La idea de abrir un museo surgió en 2018 y de inmediato se alzaron las voces de protesta. Ante ellas y en un gesto a medio camino entre la culpa y la responsabilidad ética, Horten encargó a la prestigiosa Universidad de Wurzbürg una revisión histórico-académica de la vida de su marido. Se desempolvaron archivos, testimonios y documentos, y se concluyó que Horten se benefició económicamente durante los años del régimen nazi y hasta se probó que había utilizado en sus empresas mano de obra forzada de los campos. A partir de la investigación se publicó un libro, se organizaron conferencias y esa es la historia que se puede leer en las paredes del museo. Cito: “La HHC (…) comprende la gran responsabilidad histórica que conlleva el apellido Horten. Como dirección y personal del museo, reconocemos el imperativo moral de afrontar este aspecto de la historia (…). Un enfoque respetuoso de la historia implica la voluntad de aprender del pasado y asumir la responsabilidad del presente y del futuro”.

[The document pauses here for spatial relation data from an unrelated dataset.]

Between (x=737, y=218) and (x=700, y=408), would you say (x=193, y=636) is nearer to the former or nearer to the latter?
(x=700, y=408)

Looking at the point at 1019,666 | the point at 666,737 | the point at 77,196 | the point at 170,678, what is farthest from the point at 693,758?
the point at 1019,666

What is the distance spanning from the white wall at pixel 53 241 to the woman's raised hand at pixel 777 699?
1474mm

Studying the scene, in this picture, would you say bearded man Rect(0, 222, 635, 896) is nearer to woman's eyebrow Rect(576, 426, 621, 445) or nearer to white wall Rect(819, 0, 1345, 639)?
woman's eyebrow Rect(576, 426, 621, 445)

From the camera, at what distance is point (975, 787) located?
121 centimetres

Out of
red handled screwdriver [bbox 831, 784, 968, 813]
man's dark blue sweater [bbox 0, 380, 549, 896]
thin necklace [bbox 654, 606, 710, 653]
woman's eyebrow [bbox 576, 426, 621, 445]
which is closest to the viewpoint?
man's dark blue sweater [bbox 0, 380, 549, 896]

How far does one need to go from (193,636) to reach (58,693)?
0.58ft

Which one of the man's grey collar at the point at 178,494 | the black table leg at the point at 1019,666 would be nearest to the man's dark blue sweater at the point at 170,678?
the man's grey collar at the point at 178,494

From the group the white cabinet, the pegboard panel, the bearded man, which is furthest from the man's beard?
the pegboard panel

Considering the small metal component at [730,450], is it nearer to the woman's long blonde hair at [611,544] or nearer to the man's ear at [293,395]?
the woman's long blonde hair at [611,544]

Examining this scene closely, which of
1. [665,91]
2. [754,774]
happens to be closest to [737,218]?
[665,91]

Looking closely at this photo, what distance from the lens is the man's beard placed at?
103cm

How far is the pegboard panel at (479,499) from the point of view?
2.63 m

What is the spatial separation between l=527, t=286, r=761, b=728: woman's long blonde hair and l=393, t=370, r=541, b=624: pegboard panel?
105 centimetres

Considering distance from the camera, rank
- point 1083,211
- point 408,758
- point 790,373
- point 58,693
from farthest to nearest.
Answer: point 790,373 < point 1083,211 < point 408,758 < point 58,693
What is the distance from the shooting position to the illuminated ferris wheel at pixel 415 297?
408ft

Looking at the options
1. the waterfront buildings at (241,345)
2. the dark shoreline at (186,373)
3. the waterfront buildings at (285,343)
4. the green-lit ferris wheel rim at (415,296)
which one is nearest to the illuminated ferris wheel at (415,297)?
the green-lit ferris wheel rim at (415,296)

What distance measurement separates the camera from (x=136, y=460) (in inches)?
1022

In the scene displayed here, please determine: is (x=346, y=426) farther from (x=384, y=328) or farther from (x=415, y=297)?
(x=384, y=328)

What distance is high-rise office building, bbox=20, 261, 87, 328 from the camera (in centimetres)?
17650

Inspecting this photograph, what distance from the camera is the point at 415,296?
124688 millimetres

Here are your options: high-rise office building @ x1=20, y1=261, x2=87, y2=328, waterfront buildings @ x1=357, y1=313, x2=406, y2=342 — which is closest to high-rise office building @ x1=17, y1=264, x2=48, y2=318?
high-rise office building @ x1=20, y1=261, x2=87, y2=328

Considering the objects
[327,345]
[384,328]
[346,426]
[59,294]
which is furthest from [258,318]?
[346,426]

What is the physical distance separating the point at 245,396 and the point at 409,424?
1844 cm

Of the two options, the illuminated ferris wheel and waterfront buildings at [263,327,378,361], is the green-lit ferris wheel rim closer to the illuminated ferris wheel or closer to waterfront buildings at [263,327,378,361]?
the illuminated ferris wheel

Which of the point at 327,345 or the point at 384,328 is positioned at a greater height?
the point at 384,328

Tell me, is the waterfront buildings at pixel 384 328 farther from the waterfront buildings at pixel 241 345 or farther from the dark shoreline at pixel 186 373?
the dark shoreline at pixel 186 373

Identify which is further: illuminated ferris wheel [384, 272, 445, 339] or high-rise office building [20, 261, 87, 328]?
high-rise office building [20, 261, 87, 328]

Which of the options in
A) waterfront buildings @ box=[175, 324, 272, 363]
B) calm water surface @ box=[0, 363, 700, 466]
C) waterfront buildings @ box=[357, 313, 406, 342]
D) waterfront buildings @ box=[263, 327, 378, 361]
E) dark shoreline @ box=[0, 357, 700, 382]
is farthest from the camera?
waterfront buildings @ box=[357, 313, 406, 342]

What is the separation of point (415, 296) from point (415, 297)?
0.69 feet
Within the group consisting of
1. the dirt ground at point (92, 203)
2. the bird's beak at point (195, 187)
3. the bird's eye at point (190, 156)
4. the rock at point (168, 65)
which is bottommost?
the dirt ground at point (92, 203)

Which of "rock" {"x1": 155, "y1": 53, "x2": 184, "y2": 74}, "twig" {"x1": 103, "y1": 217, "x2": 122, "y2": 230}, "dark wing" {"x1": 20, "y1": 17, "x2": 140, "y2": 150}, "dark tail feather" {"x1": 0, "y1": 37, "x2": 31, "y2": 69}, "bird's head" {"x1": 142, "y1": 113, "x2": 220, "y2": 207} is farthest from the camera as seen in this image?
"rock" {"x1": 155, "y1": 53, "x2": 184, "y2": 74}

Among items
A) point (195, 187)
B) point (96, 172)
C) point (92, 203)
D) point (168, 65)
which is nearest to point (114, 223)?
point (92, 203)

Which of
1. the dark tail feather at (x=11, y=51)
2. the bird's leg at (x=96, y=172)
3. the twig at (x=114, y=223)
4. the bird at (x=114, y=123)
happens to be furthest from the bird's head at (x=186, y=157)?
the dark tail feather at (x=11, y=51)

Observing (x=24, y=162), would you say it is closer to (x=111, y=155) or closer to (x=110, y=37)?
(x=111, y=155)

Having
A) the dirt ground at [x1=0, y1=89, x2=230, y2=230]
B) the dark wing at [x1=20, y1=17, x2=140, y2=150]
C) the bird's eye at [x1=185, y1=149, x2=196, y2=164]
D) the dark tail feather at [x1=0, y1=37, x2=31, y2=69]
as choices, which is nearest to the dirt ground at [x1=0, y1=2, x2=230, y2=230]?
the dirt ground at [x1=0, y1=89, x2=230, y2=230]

Ahora bien, la colección consta de 500 obras, de las que se exhiben más de un centenar, en un gran viaje transversal a la mejor historia del arte de los siglos XX y XXI. Comienza en la Viena imperial con Klimt y Egon Schiele, y va tejiendo vínculos entre épocas, estilos y medios. Picasso se enfrentó a Rothko, Chagall a Pollock, Bacon y Richter les plantan cara a Warhol y Basquiat, y así sucesivamente, en una panorámica histórica y actual que inspira y emociona. Es como una gran toma secuencia de sensibilidad, talento y originalidad, a lo que se suma que, al enlazar arte y arquitectura, la experiencia es multidimensional. Una fachada de época y un jardín de esculturas moderno, un interior de vanguardia y una escalera que es como una entidad de acero que flota en el espacio y se convierte en terraza para los tres niveles de exposición y sus obras.
La Colección Heidi Horten es una colección perfecta, un conjunto de obras y un edificio que lo ofrecen todo, pero como cada rincón de Viena, sus paredes también hablan del pasado y del camino a recorrer si se aspira a algo parecido a la redención.